*INPUT ROWS*.
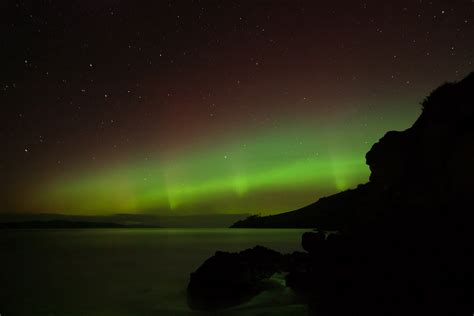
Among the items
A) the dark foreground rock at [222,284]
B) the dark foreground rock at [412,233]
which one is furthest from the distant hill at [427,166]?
the dark foreground rock at [222,284]

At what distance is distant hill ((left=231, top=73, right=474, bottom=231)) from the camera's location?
1792cm

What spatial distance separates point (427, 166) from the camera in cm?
2061

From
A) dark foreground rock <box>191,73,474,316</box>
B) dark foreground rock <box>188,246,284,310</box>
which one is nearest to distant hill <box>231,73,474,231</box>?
dark foreground rock <box>191,73,474,316</box>

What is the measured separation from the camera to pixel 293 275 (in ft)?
83.9

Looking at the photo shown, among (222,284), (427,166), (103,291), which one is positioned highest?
(427,166)

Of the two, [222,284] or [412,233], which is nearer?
[412,233]

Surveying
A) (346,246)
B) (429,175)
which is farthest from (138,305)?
(429,175)

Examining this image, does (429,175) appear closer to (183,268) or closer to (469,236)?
Answer: (469,236)

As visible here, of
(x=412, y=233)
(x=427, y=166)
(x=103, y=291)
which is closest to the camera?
(x=412, y=233)

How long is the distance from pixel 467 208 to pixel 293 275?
11910 millimetres

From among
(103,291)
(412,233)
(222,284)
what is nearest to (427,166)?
(412,233)

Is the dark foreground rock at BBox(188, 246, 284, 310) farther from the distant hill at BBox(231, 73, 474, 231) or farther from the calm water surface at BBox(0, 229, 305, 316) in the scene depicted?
the distant hill at BBox(231, 73, 474, 231)

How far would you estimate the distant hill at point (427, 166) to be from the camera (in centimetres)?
1792

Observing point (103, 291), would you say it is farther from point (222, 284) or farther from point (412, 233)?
point (412, 233)
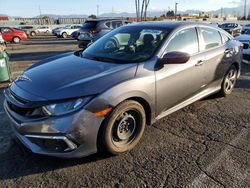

*SET PROBLEM*. Edit the entries above so that every "camera" becomes "viewer", with nothing else changed. Leave the pictures out of your answer.

*EXERCISE SOLUTION*.
Among the items
A) the dark foreground rock at [222,284]
B) the dark foreground rock at [412,233]
which one is furthest from the distant hill at [427,166]?
the dark foreground rock at [222,284]

At what distance is distant hill ((left=231, top=73, right=474, bottom=231)) from the viewer's location?
1792cm

What spatial distance separates point (427, 166) from the viewer in cm?
2061

From
A) dark foreground rock <box>191,73,474,316</box>
B) dark foreground rock <box>188,246,284,310</box>
which one is nearest to distant hill <box>231,73,474,231</box>?
dark foreground rock <box>191,73,474,316</box>

What is the measured separation from the viewer to pixel 293 275 (in ft)?
83.9

Looking at the photo shown, among (222,284), (427,166), (103,291), which one is positioned highest?
(427,166)

Of the two, [222,284] or [412,233], which is nearer?
[412,233]

Surveying
A) (346,246)
B) (429,175)
which is farthest from (138,305)?
(429,175)

Examining this image, does (429,175) appear closer to (183,268) or closer to (469,236)?
Answer: (469,236)

As visible here, of
(x=412, y=233)
(x=427, y=166)
(x=103, y=291)
which is closest to the viewer?
(x=412, y=233)

How long is the distance from pixel 467 208 to pixel 293 275?
11910 millimetres

From among
(103,291)
(412,233)
(222,284)
what is nearest to (427,166)?
(412,233)

Is the dark foreground rock at BBox(188, 246, 284, 310) farther from the distant hill at BBox(231, 73, 474, 231) or farther from the calm water surface at BBox(0, 229, 305, 316) in the scene depicted?
the distant hill at BBox(231, 73, 474, 231)

How far would you estimate the distant hill at point (427, 166) to be from the viewer (in centimetres)?
1792

Observing point (103, 291), would you say it is farther from point (222, 284) or farther from point (412, 233)?
point (412, 233)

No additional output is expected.